Work to be completed: Return every line from the items below that contains the word "point". Case matters.

Data records:

═══

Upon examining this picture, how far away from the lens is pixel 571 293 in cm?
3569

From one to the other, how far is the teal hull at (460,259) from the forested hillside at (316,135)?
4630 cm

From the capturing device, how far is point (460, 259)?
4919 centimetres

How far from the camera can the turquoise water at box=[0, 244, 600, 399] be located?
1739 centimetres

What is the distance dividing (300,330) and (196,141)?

═══

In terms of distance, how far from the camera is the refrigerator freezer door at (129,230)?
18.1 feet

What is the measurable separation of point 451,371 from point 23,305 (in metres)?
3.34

═══

The result:
From the capturing device, how far is point (460, 259)?
What is the measurable separation of point 451,371 from point 23,305 (in metres)?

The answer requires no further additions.